Will Cryptocurrency Hybrid Stablecoins’ Be The Next Big Investment Craze?
The white paper published to detail the technical and conceptual details of Bitcoin, the digital-only currency free from any central bank manipulation, detailed the ambition that the original cryptocurrency would found a more egalitarian international monetary system. Bitcoin hoped to replace the current fiat monetary system that has been in place since the end of the gold standard.
The result of the Bitcoin-led digital revolution of money would mean ordinary workers no longer seeing their savings eroded by the inflation caused by central banks printing money and the cut taken by the oligarchy of all-powerful financial services needed to administer the system. A greater level of control over personal data and financial privacy would also be returned to the individual. A side effect was the birth of blockchain technology, the P2P immutable digital ledger technology use cases of which are being trialled across a wide span of industries.
However, as so often turns out to be the case, the nine years since the launch of Bitcoin have played out slightly differently to the original vision. Bitcoin’s characteristic of providing a high level of transaction anonymity meant it first gained traction as a medium of exchange on the dark web – a shadow internet that scrambles identifiers such as IP addresses and only accessible through a specialist browser. It’s primarily a black market for illegal goods and services that could be described as embodying a range of shades of dark.
Bitcoin did, however, gradually achieve wider recognition and a degree of more mainstream traction over the years. As well as users of dubious motivation, there was also a growing army of other proponents who supported the argument that the fiat monetary system is flawed and that Bitcoin offered an alternative. A handful of established companies such as Microsoft started supporting Bitcoin payments and despite being beset by volatility Bitcoin’s value rose as demand increased.
Then last year Bitcoin went on a spectacular bull run, rising in value from around $1000 (£779) to $20,000 (£15,580) between January 2017 and the early days of January 2018. Sentiment that Bitcoin was about to go mainstream, further catalysed by 2 major, regulated commodities and futures exchanges preparing to launch Bitcoin futures contracts turned hype into an investment bubble. Millions of individuals around the world started investing online in Bitcoin, further accelerating its climbing price.
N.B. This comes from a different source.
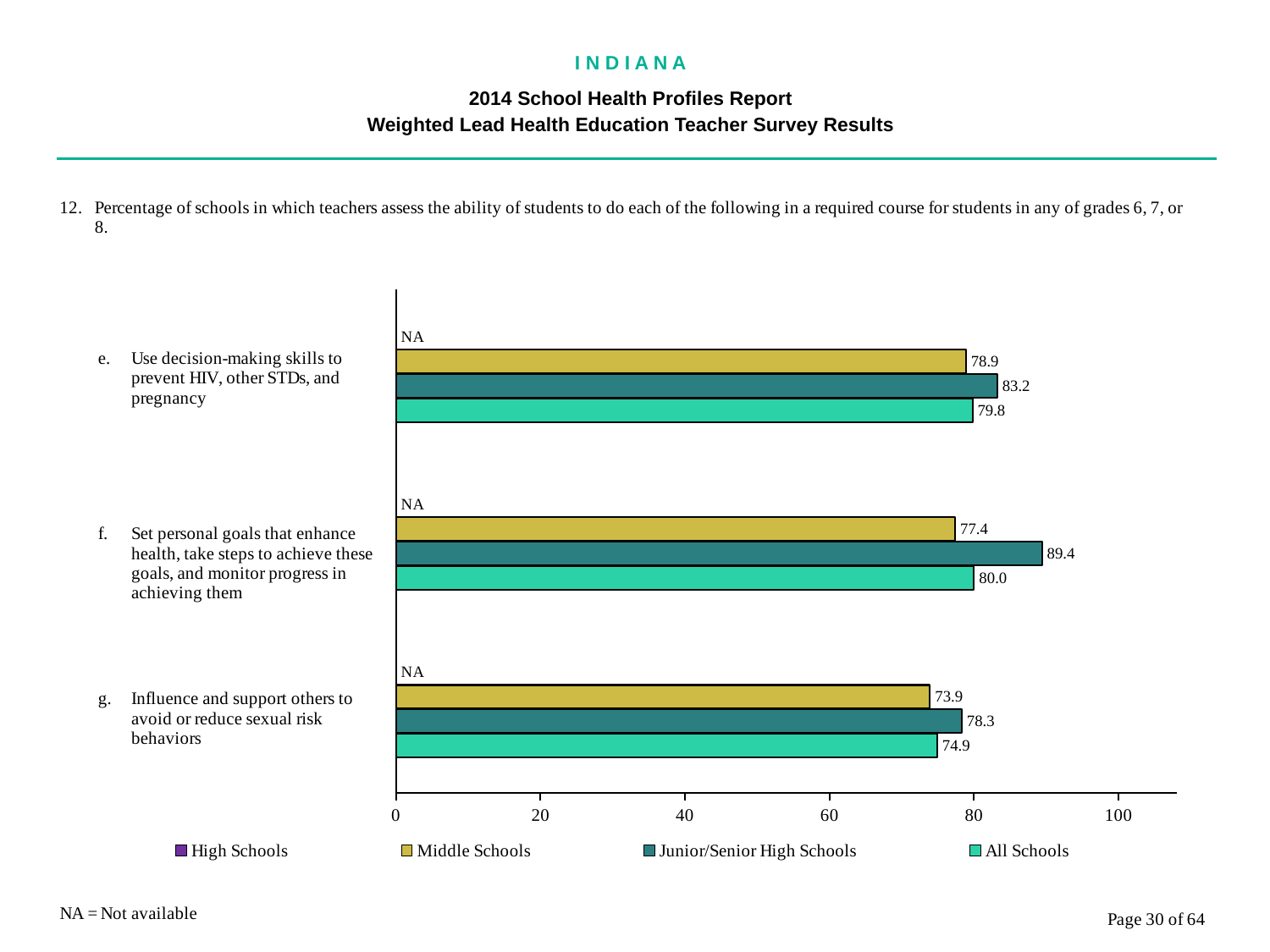
What value is shown for High Schools for item e? NA What is the value for Middle Schools for item e, 'Use decision-making skills to prevent HIV, other STDs, and pregnancy'? 78.9 For item g, which is larger: the Junior/Senior High Schools value or the All Schools value? Junior/Senior High Schools What is the difference between the Junior/Senior High Schools and Middle Schools values for item f? 12.0 How many series does the legend list? 4 What kind of chart is shown on the slide? bar chart Is the All Schools value for item e greater or less than 60? greater Which item has the lowest Middle Schools value? g. Influence and support others to avoid or reduce sexual risk behaviors What is the value for All Schools for item g, 'Influence and support others to avoid or reduce sexual risk behaviors'? 74.9 How many items (categories) are plotted on the chart? 3 What is the value for Junior/Senior High Schools for item f, 'Set personal goals that enhance health...'? 89.4 Which item has the highest Junior/Senior High Schools value? f. Set personal goals that enhance health, take steps to achieve these goals, and monitor progress in achieving them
But the bubble burst. Demand for Bitcoin futures has proven to be minimal and the cryptocurrency’s price has fallen to back below $4500 over the course of the year. The huge energy resource the P2P ledger technology eats up to run and Bitcoin’s continued volatility mean that even many of the faithful are beginning to slowly come to the conclusion the cryptocurrency isn’t really a practical alternative to fiat currencies at this stage. Would you be willing to pay the Bitcoin equivalent of $2 for a coffee in the morning and $2.15 or even $2.50 for the same coffee later in the afternoon?
However, the degree of traction that Bitcoin has achieved, even if it never completes its journey to become an alternative to the pound, dollar, euro or yen, has raised awareness of weaknesses in the fiat system and how the kind of blockchain technology Bitcoin and other cryptocurrencies run on could provide an answer. But there is also a growing acceptance that a practical transition towards a cryptocurrency alternative won’t work unless exchange rate volatility is moderate. The technology also has to be further refined to make it more energy and processing power efficient as well as demonstrating scalability. Regulators and governments also need to be courted if traction is not to be faced with legal and regulatory roadblocks at every turn.
Many believe the answer might something which has been dubbed ‘stablecoins’. Stablecoins are a kind of hybrid cryptocurrency that peg a digital currency to more mature, stable assets such as fiat currencies or commodities. It would be possible to, for example, buy a stablecoin for a pound and exchange it back at a later date for a pound again. Many now believe stablecoins could be the halfway house that allows cryptocurrencies to mainstream.
Stablecoins upgrade the technology of fiat currencies in a way that would potentially make currency transactions far more cost and time efficient by cutting out a chunk of the middlemen systems currently propping up digital financial transactions. If pegged to fiat currencies they wouldn’t, however, address the Bitcoin aim of negating the wealth erosion effect of inflation. But perhaps one step at a time is the only realistic option.
However, with as many as 120 stablecoin projects currently at various stages, is there a danger that we exchange one cryptocurrency bubble for the next? Will those naively investing online lose out again? Hopefully lessons have been learned and will not be forgotten quite so quickly but time will tell.